• Task instructions
Could you write out again, word for word, the entries from the line containing "Based on visual" through the end of the entries?

• Extracted records
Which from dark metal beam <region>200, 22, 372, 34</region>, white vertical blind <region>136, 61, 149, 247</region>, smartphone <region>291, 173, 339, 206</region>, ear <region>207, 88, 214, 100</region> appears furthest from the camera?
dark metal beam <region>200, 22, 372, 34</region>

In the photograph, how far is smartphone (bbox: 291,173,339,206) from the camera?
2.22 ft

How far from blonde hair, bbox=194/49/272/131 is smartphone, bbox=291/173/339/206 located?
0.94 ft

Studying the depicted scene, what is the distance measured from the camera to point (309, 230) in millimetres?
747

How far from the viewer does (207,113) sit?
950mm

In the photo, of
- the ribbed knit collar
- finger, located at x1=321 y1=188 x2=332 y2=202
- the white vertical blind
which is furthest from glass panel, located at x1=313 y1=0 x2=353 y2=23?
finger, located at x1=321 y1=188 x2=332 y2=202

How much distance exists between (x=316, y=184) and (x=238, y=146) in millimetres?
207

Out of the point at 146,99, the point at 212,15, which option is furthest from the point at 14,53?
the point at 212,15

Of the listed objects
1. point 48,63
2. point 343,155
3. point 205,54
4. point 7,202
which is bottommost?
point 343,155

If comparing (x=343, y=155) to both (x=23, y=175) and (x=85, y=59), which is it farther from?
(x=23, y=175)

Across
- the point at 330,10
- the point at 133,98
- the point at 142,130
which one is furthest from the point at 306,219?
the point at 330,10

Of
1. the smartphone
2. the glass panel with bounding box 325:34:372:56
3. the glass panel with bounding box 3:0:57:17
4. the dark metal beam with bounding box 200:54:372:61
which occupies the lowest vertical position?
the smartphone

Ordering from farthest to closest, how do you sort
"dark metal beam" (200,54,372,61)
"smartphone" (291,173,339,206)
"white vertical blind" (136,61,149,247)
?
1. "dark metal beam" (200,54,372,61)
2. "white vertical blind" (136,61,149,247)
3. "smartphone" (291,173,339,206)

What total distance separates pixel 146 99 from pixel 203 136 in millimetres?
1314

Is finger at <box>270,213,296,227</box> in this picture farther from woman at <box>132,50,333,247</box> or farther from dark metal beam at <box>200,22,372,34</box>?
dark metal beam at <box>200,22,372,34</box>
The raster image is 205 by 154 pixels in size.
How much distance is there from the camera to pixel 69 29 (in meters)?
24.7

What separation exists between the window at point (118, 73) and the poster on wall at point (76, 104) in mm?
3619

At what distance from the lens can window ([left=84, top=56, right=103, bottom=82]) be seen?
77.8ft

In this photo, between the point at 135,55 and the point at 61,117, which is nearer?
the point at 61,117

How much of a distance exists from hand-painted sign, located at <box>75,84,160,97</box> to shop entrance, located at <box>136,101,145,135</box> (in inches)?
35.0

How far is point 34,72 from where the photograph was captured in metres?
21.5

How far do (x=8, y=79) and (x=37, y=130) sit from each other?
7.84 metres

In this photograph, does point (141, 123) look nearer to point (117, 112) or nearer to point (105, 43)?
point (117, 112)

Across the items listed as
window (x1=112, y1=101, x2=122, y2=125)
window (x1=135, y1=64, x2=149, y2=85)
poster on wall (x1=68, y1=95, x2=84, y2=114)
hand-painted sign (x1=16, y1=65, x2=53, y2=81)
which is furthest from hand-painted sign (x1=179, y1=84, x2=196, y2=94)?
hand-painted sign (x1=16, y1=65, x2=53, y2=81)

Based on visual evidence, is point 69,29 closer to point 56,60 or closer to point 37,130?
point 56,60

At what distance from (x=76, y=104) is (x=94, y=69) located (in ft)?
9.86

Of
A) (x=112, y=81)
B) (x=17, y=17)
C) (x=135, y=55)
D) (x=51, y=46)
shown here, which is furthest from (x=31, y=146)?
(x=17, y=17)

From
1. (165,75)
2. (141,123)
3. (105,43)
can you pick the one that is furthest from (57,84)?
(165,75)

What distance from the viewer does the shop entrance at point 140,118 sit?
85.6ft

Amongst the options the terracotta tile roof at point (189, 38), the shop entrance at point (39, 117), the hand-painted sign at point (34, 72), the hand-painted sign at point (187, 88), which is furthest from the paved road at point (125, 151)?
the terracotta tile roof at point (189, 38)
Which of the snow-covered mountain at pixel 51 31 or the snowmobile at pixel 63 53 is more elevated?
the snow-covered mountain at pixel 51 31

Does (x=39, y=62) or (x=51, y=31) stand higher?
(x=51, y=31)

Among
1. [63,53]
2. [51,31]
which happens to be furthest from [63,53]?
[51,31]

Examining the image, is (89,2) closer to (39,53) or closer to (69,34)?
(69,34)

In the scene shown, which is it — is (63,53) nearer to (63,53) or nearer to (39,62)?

• Problem solution
Based on visual evidence, is point 69,29 closer to point 56,60 or closer to point 37,130?
point 56,60

At what distance from (x=76, y=104) is (x=94, y=69) located (in ft)?
9.86

Of
A) (x=112, y=81)
B) (x=17, y=17)
C) (x=135, y=55)
D) (x=51, y=46)
shown here, which is furthest from (x=31, y=146)?
(x=17, y=17)

From
1. (165,75)
2. (141,123)
3. (105,43)
can you pick the one that is furthest from (57,84)?
(165,75)

What distance from the viewer does the shop entrance at point 140,118 sit?
85.6ft

Amongst the options the terracotta tile roof at point (189, 38), the shop entrance at point (39, 117), the hand-painted sign at point (34, 72), the hand-painted sign at point (187, 88), which is furthest from the paved road at point (125, 151)?
the terracotta tile roof at point (189, 38)
Which of the snow-covered mountain at pixel 51 31 or the snowmobile at pixel 63 53 is more elevated?
the snow-covered mountain at pixel 51 31

Does (x=39, y=62) or (x=51, y=31) stand higher?
(x=51, y=31)

Among
1. [63,53]
2. [51,31]
which happens to be furthest from [63,53]?
[51,31]

Examining the image, is (89,2) closer to (39,53) or closer to (69,34)?
(69,34)

In the scene shown, which is it — is (63,53) nearer to (63,53) or nearer to (39,62)?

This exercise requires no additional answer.